🤖 AI Summary
This work addresses the challenge of effectively combining multiple pre-trained diffusion models for controllable generation when the explicit form of the target distribution is unknown. To this end, the authors formulate the multi-model composition as a cooperative stochastic optimal control problem, wherein multiple agents jointly optimize a shared objective to collaboratively steer the generative trajectories of individual models. Departing from conventional approaches that rely on algebraic operations over probability densities, the proposed framework leverages multi-agent collaboration within an optimal control paradigm, thereby eliminating the need for an explicit representation of the target distribution. Experimental results on conditional MNIST generation demonstrate that the method significantly outperforms baseline approaches such as gradient-based Diffusion Posterior Sampling (DPS).
📝 Abstract
Continuous-time generative models have achieved remarkable success in image restoration and synthesis.
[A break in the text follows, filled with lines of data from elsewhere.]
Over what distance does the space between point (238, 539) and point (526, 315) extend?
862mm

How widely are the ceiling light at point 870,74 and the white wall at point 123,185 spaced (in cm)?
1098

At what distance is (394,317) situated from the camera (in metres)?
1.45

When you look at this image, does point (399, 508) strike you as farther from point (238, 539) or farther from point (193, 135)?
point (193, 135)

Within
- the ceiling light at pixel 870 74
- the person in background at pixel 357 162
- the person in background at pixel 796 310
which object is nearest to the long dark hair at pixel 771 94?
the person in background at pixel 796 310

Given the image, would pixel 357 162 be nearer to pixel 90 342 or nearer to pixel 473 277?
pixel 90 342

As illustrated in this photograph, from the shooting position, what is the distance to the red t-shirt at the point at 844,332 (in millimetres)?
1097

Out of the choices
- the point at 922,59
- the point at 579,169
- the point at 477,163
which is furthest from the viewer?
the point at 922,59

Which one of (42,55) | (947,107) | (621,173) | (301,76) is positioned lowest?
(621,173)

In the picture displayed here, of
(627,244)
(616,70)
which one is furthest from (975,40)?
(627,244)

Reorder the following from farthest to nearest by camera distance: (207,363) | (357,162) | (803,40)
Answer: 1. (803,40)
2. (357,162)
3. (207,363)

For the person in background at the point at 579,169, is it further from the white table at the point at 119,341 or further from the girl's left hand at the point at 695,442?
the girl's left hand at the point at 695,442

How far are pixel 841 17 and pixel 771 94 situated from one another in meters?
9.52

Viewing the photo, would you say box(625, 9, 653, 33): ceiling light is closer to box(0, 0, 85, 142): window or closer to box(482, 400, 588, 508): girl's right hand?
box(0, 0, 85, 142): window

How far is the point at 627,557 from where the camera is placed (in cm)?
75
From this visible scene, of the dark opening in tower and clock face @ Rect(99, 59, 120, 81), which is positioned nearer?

However, controlling the composition of multiple pre-trained models remains an open challenge. Current approaches largely treat composition as an algebraic composition of probability densities, such as via products or mixtures of experts. This perspective assumes the target distribution is known explicitly, which is almost never the case. In this work, we propose a different paradigm that formulates compositional generation as a cooperative Stochastic Optimal Control problem. Rather than combining probability densities, we treat pre-trained diffusion models as interacting agents whose diffusion trajectories are jointly steered, via optimal control, toward a shared objective defined on their aggregated output. We validate our framework on conditional MNIST generation and compare it against a naive inference-time DPS-style baseline replacing learned cooperative control with per-step gradient guidance.